Von der Leyen defende teto ao petróleo russo e diz que não é hora de aliviar sanções

Presidente defende manutenção do teto de preços do petróleo russo como forma de limitar receitas de Moscou

Ursula von der Leyen fala, à tribuna, durante sessão plenária do Parlamento Europeu, em Estrasburgo, na França, em 6 de outubro de 2025 (Foto Parlamento Europeu)
Ursula von der Leyen fala no plenário do Parlamento Europeu, em Estrasburgo, em 6 de outubro de 2025 (Foto Parlamento Europeu)

A presidente da Comissão Europeia, Ursula von der Leyen, afirmou que não é o momento de aliviar as sanções contra a Rússia e defendeu a manutenção do teto de preços do petróleo russo como forma de estabilizar os mercados e limitar as receitas de Moscou em meio às tensões no Oriente Médio.
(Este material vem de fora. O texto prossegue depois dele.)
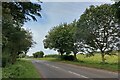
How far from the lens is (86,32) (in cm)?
6000

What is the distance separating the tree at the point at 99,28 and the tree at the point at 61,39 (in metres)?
17.7

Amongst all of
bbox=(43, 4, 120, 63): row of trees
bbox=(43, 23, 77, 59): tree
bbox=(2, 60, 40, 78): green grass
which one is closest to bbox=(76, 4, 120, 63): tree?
bbox=(43, 4, 120, 63): row of trees

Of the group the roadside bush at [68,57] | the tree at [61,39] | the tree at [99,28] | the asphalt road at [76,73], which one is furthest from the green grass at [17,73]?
the roadside bush at [68,57]

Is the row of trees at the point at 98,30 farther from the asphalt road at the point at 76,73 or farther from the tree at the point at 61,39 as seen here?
the asphalt road at the point at 76,73

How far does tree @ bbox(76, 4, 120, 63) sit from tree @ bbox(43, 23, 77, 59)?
58.0ft

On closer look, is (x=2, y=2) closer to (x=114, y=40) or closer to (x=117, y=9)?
(x=117, y=9)

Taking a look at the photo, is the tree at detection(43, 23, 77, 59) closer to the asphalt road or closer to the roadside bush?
the roadside bush

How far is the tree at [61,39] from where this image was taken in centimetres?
8256

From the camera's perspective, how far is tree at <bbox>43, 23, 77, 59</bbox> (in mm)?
82562

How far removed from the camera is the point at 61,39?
87375 mm

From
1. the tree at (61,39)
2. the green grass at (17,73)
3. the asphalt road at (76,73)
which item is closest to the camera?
the green grass at (17,73)

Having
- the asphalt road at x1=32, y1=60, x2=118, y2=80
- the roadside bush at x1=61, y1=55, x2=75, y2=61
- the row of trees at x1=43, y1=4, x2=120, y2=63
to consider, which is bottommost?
the asphalt road at x1=32, y1=60, x2=118, y2=80

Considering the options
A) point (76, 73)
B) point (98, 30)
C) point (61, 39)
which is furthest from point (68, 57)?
point (76, 73)

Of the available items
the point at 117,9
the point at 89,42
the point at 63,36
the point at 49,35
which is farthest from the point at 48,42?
the point at 117,9
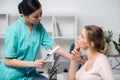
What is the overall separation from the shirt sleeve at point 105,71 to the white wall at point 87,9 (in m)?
2.75

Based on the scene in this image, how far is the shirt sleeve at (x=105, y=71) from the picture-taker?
168 cm

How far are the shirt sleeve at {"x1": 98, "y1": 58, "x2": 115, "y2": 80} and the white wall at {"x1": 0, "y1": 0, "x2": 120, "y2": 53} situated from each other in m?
2.75

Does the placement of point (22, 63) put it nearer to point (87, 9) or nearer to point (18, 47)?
Answer: point (18, 47)

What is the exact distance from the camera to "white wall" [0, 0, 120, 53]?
4.41 m

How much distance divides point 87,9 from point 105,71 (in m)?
2.84

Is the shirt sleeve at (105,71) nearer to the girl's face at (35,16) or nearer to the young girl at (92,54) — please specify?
the young girl at (92,54)

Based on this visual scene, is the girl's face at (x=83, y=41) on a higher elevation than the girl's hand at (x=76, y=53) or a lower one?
higher

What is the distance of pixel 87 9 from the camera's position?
443 cm

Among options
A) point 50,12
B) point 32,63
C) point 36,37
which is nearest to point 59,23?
point 50,12

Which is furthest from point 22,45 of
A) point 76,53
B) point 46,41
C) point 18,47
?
point 76,53

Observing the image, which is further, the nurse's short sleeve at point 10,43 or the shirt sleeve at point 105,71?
the nurse's short sleeve at point 10,43

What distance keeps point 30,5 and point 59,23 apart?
2.52 m

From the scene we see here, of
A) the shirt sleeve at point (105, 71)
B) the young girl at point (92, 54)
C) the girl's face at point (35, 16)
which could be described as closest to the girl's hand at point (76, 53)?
the young girl at point (92, 54)

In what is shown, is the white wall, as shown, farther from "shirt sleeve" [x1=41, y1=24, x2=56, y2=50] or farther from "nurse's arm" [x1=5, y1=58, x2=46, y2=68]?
"nurse's arm" [x1=5, y1=58, x2=46, y2=68]
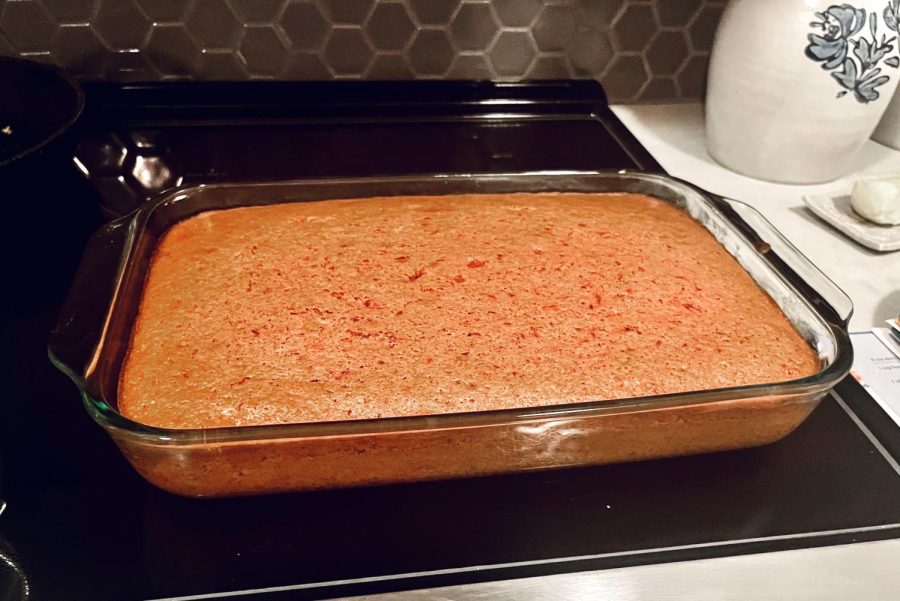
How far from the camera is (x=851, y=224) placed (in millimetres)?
979

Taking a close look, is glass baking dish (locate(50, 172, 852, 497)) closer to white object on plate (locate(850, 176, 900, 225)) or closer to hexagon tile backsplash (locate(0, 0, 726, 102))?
white object on plate (locate(850, 176, 900, 225))

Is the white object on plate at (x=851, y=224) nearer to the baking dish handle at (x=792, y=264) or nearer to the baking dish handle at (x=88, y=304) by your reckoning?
the baking dish handle at (x=792, y=264)

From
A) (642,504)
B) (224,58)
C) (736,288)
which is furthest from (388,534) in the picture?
(224,58)

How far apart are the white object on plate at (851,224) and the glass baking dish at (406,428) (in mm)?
267

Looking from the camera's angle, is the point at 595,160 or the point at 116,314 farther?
the point at 595,160

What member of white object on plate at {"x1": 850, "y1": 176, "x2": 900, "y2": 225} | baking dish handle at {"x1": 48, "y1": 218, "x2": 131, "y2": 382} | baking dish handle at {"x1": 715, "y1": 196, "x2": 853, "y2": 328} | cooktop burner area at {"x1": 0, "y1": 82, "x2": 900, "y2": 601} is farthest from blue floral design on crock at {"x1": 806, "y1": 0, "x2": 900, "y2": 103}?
baking dish handle at {"x1": 48, "y1": 218, "x2": 131, "y2": 382}

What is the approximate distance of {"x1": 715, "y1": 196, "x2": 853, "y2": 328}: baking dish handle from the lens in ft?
2.32

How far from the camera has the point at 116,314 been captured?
0.66m

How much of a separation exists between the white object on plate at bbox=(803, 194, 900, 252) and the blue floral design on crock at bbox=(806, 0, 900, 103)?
0.16 m

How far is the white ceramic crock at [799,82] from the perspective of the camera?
967 mm

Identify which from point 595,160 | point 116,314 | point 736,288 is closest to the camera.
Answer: point 116,314

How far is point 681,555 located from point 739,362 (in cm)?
20

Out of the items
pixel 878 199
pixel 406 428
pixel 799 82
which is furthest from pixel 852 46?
pixel 406 428

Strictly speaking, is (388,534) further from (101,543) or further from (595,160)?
(595,160)
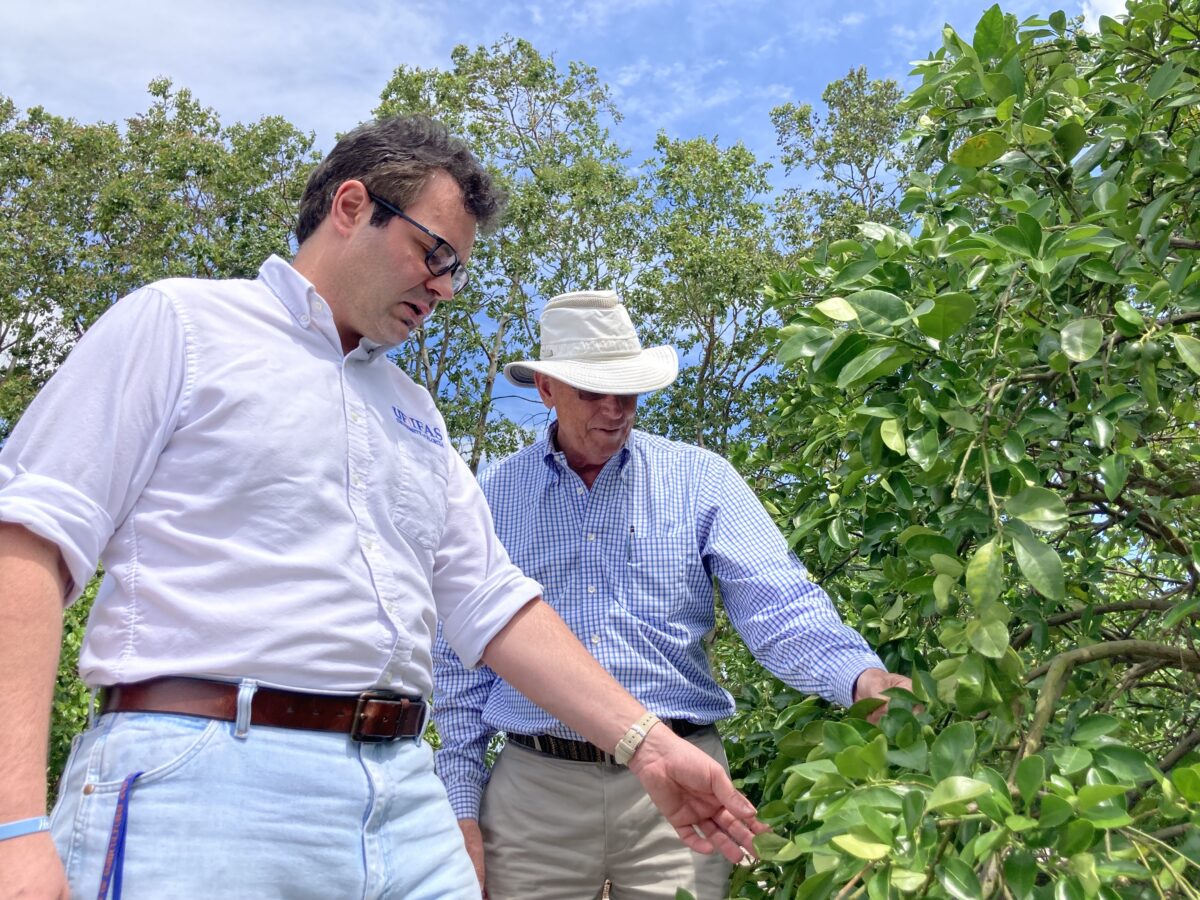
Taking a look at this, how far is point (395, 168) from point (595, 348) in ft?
3.64

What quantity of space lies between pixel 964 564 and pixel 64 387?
4.19 ft

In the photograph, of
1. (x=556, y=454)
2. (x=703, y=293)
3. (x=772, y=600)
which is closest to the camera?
(x=772, y=600)

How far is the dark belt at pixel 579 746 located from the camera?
2631 millimetres

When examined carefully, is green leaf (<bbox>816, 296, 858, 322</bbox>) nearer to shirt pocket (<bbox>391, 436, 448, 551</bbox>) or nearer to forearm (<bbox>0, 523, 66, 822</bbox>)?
shirt pocket (<bbox>391, 436, 448, 551</bbox>)

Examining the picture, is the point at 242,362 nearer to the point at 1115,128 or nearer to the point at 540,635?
the point at 540,635

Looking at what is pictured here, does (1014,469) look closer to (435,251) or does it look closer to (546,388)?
(435,251)

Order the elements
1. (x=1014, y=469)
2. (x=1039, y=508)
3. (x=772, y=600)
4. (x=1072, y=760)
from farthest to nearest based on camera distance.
→ (x=772, y=600) < (x=1014, y=469) < (x=1039, y=508) < (x=1072, y=760)

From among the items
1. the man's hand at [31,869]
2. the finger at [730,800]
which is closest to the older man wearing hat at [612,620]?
the finger at [730,800]

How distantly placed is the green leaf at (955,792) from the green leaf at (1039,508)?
36cm

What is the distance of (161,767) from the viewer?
4.92ft

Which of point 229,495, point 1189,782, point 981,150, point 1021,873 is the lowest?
point 1021,873

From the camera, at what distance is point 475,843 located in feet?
8.79

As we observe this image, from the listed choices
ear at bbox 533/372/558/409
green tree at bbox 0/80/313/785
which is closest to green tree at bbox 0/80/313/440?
green tree at bbox 0/80/313/785

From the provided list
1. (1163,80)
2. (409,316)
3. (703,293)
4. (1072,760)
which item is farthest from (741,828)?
(703,293)
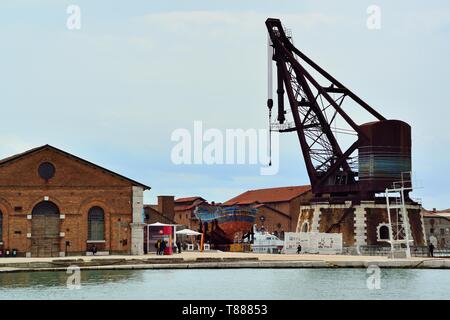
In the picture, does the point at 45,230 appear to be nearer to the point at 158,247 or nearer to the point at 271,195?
the point at 158,247

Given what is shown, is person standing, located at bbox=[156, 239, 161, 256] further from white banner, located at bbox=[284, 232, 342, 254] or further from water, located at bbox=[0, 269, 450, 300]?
white banner, located at bbox=[284, 232, 342, 254]

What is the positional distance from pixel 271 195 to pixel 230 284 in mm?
77676

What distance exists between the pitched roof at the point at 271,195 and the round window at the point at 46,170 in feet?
183

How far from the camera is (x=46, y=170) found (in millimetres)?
55406

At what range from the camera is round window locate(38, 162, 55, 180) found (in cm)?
5525

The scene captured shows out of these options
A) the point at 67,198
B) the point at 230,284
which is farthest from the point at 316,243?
the point at 230,284

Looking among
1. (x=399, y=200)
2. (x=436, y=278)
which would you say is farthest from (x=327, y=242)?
(x=436, y=278)

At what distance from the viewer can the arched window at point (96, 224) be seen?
56156mm

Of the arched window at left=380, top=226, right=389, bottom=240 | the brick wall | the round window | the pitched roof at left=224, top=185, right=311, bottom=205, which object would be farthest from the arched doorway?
the pitched roof at left=224, top=185, right=311, bottom=205

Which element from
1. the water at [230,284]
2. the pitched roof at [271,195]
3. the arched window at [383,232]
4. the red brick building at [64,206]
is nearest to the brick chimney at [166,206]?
the pitched roof at [271,195]

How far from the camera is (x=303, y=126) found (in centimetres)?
7112
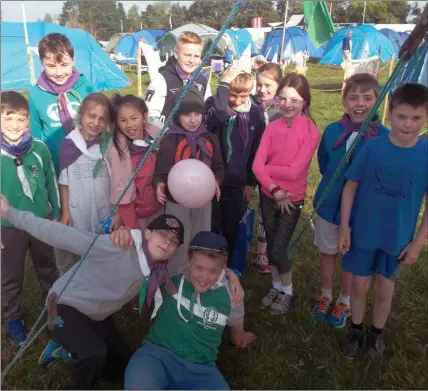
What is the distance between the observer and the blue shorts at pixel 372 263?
2508mm

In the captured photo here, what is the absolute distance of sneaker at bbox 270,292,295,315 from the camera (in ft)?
10.5

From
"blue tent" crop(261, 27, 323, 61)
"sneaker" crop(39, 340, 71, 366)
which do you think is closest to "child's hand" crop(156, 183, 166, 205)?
"sneaker" crop(39, 340, 71, 366)

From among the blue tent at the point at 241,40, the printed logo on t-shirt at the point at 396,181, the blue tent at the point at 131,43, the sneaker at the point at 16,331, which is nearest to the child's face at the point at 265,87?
the printed logo on t-shirt at the point at 396,181

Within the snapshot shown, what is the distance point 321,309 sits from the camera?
10.3 feet

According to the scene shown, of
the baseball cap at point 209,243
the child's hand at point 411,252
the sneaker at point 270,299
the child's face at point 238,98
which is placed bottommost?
the sneaker at point 270,299

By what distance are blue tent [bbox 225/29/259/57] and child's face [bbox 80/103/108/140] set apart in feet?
62.9

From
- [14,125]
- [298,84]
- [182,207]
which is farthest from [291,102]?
[14,125]

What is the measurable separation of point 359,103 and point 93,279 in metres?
1.93

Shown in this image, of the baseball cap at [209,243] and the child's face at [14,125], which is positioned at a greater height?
the child's face at [14,125]

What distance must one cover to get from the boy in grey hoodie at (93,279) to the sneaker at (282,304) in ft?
3.68

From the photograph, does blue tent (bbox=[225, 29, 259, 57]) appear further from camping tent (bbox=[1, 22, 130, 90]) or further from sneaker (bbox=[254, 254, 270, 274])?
sneaker (bbox=[254, 254, 270, 274])

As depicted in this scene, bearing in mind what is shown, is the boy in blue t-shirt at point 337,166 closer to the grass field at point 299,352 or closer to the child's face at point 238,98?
the grass field at point 299,352

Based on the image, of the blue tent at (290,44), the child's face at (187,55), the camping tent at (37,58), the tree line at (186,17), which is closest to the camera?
the child's face at (187,55)

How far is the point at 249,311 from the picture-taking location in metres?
3.23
Em publicação no X nesta quarta-feira (11/3), Von der Leyen disse que discutiu uma resposta coordenada do G7 para a situação no Irã e na região em conversa organizada pelo presidente da França, Emmanuel Macron.

Segundo a chefe do braço executivo europeu, a aplicação do teto para o petróleo russo pode ajudar a conter a volatilidade energética em um momento de maior risco geopolítico.

“Aplicar o teto de preços do petróleo ajudará a estabilizar os mercados e limitar as receitas da Rússia. Este não é o momento de relaxar as sanções contra a Rússia”, escreveu.

A dirigente também afirmou que a prioridade imediata das autoridades é garantir a continuidade dos fluxos de energia globais, sobretudo a navegação pelo Estreito de Ormuz, que classificou como “crítica para a economia global”.

Ela acrescentou que discutiu o tema com o presidente do Conselho Europeu, António Costa.

Von der Leyen saudou a decisão da Agência Internacional de Energia (IEA) de disponibilizar 400 milhões de barris de petróleo de reservas de emergência para aliviar as tensões na oferta global. O diretor-executivo da instituição, Fatih Birol, fez o anúncio mais cedo.

A presidente da Comissão Europeia ainda disse que os líderes concordaram em trabalhar com parceiros regionais para evitar uma ampliação do conflito e restaurar a estabilidade no Oriente Médio.